PROVIDED PASSAGE>
☆ ☆ ☆
Mrs Henry Baring (the editor’s name as given on the book) writes in the preface that the diary ‘is in truth chiefly a record of Mr Windham’s health and feelings, made for himself alone, which can hardly be supposed to possess much general interest; but there are many passages interspersed in it, strongly indicative of his character, which I trust I shall be forgiven for wishing to rescue from oblivion. . . If therefore, after much consideration, I determine to submit these pages to the press, it is not with a view to enhance the fame of the writer, but to preserve some portions of a relic consigned to me, before time shall have obliterated all names and traces of the former possessors of Felbrigg [family home, now a National Trust property], and whilst there are still living those who cling with fondness to its memories. . . [Moreover,] it is possible that, by a comparison with other memoirs of the time, these papers may contribute to elucidate some of the important transactions of the age in which Mr Windham lived.’
She also quotes Earl Grey speaking about Windham in the House of Lords after his death: ‘He was a man of a great, original, and commanding genius, with a mind cultivated with the richest stores of intellectual wealth, and a fancy winged to the highest flights of a most captivating imagery, of sound and spotless integrity, with a warm spirit but a generous heart, and of a courage and determination so characteristic as to hold him forward as the strong example of what the old English heart could effect and endure. He had, indeed, his faults, but they seemed, like the skilful disposition of shade in works of art, to make the impression of his virtues more striking, and gave additional grandeur to the outline of his character.’
The book contains a second preface, one written much earlier by George Ellis who never finished a biography of Windham. In this preface, Ellis writes about how he believes Windham was encouraged to write a diary by his friend Samuel Johnson. The great thing to be recorded (said Johnson, according to Ellis) is ‘the state of your own mind, and you should write down everything that you remember; for you cannot judge at first what is good or bad: and write immediately, while the impression is fresh, for it will not be the same a week afterwards.’ He further quotes (from Boswell’s Life of Johnson) a conversation between Windham and Johnson, which concluded with Johnson’s advice: ‘Every day will improve another. Dies diem docet, by observing at night where you failed in the day and by resolving to fail so no more!’ This conversation took place in June 1783, and Windham began keeping his diary in July that year.
Moreover, Ellis argues, the diary itself is exactly conformable to Dr Johnson’s advice in being devoted to the purpose of self-examination: ‘the employment of time is punctually brought to account, and severely scrutinised; and many pages are filled with expressions of regret for the valuable hours unprofitably wasted; with lamentations over those habits of indolence from which neither the bustle of business nor the tranquillity of solitude was found to be a sufficient preservative; and with resolutions of future amendment; resolutions, however, which, when recorded, only served to awaken new remorse, because they were constantly succeeded by fresh avowals of repeated negligence.’
Here are several extracts from the diary, the first few largely concerning the death of Samuel Johnson, and the last two being the final entries in the diary before Windham’s own death.
☆ ☆ ☆
SUPPLIED INFORMATION>
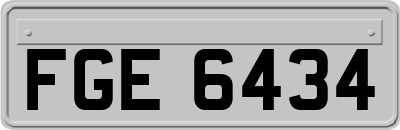 FGE6434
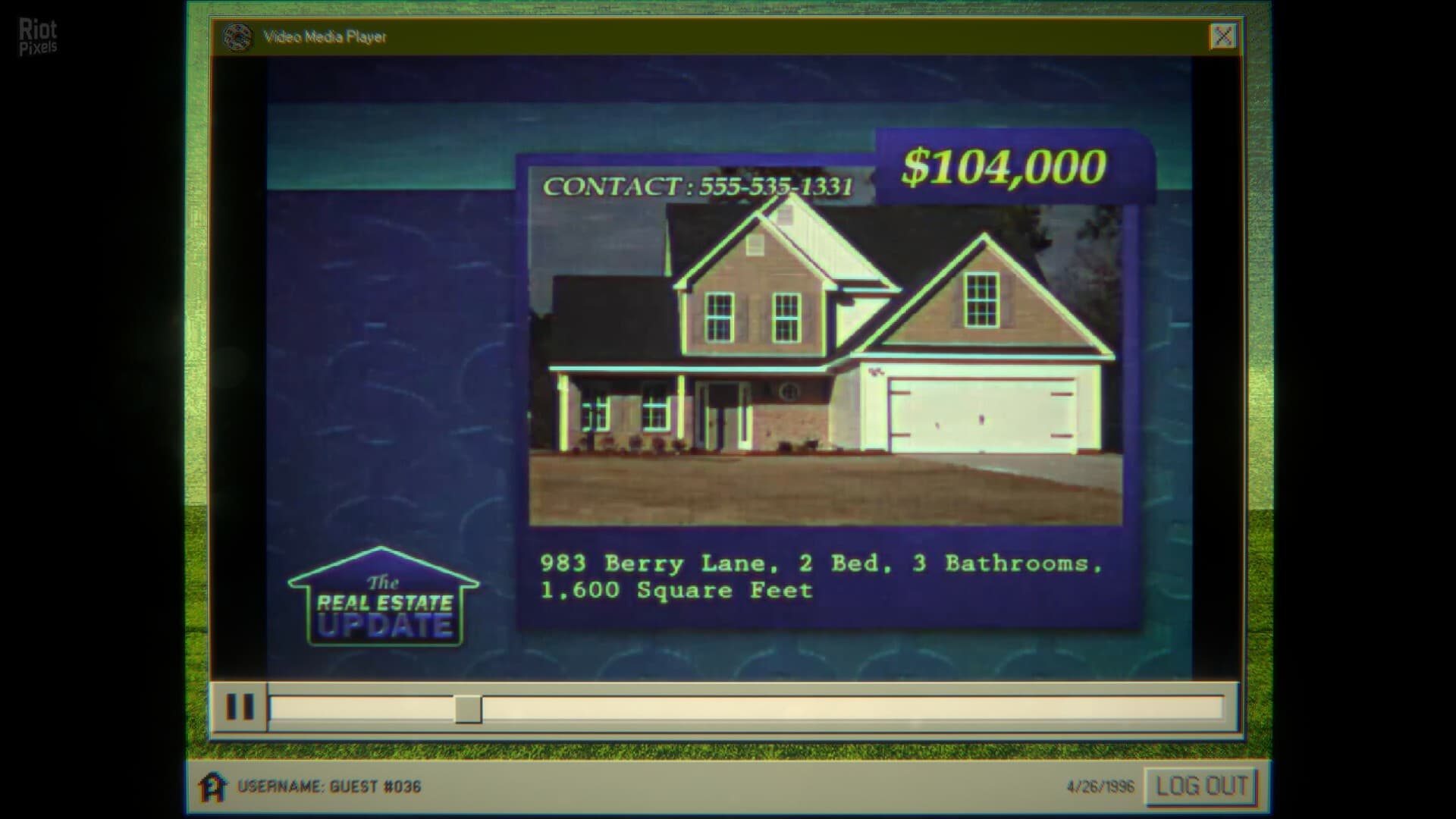 Home Safety Hotline: Deluxe Edition – Build 15766355 + Seasonal Worker DLC + Bonus OST screenshot 2
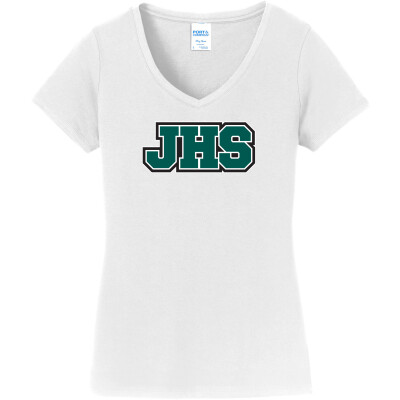 Women's Fan Favorite V-Neck Tee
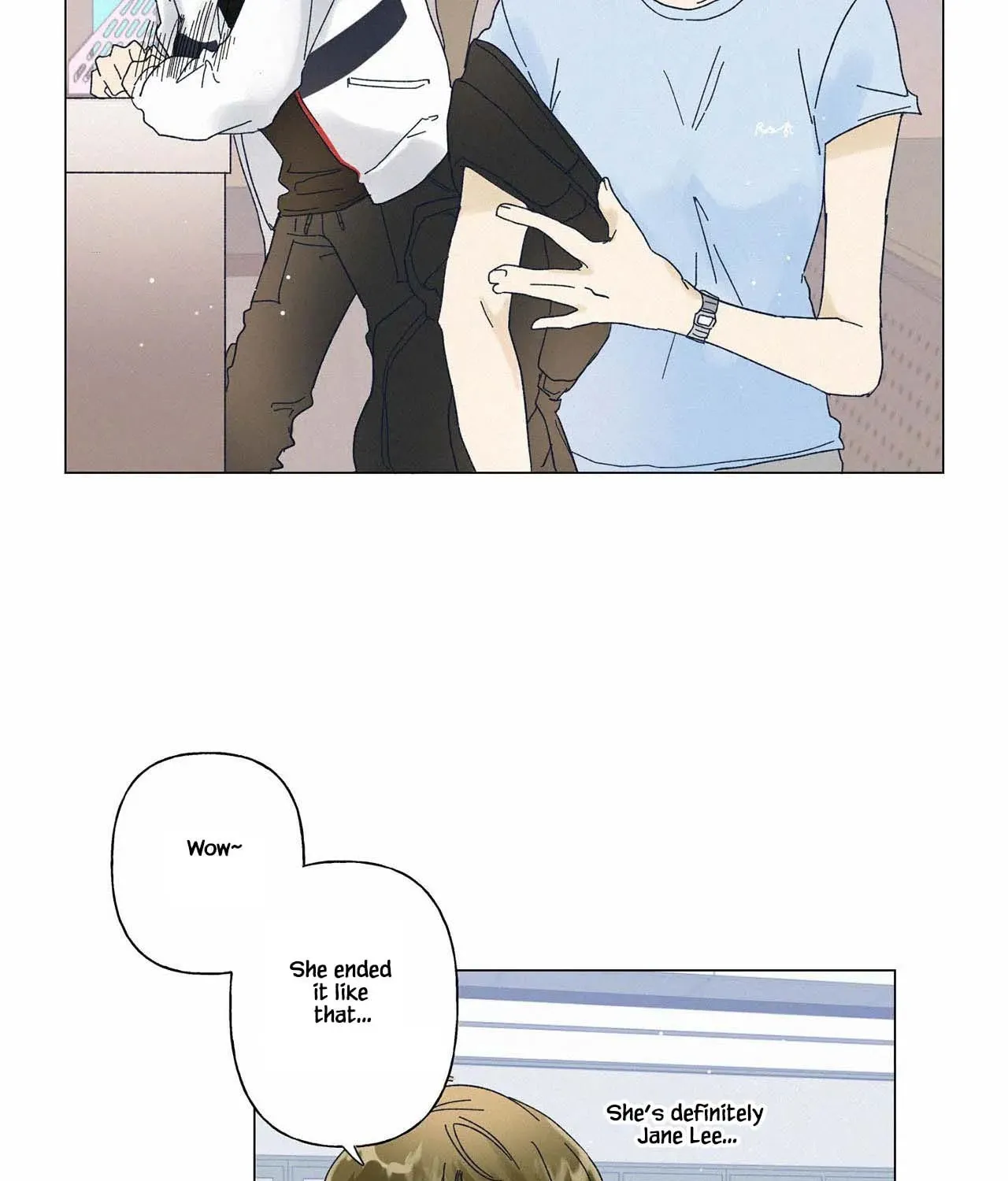 Stupid Cupid Chapter 5 page 57 - 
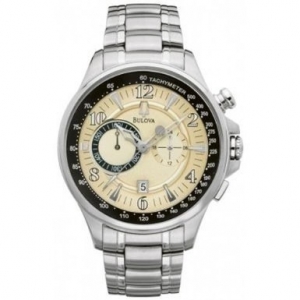 Relógio Bulova Masculino - 96B140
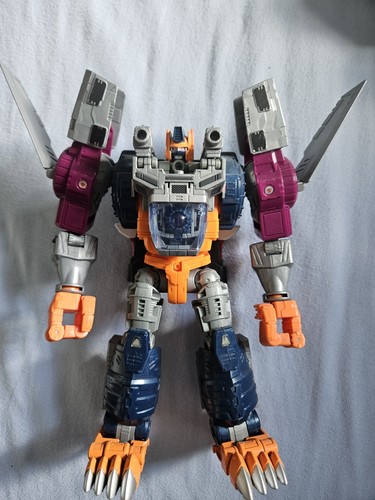 Transformers power the - transformers, of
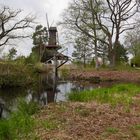 Mühlenmuseum Gifhorn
☆ ☆ ☆
ACTIVITY LIST>
1. Please quote everything in the passage on Windham's diary from "Moreover, Ellis argues, the" down to "Windham’s own death.".
2. Name every person the passage on Windham's diary mentions by name.
The material shown above has no connection to the passage on Windham's diary.

RESPONSES BY ITEM NUMBER>
1.
Moreover, Ellis argues, the diary itself is exactly conformable to Dr Johnson’s advice in being devoted to the purpose of self-examination: ‘the employment of time is punctually brought to account, and severely scrutinised; and many pages are filled with expressions of regret for the valuable hours unprofitably wasted; with lamentations over those habits of indolence from which neither the bustle of business nor the tranquillity of solitude was found to be a sufficient preservative; and with resolutions of future amendment; resolutions, however, which, when recorded, only served to awaken new remorse, because they were constantly succeeded by fresh avowals of repeated negligence.’
Here are several extracts from the diary, the first few largely concerning the death of Samuel Johnson, and the last two being the final entries in the diary before Windham’s own death.

2.
- Mrs Henry Baring
- Windham
- Earl Grey
- George Ellis
- Samuel Johnson
- Boswell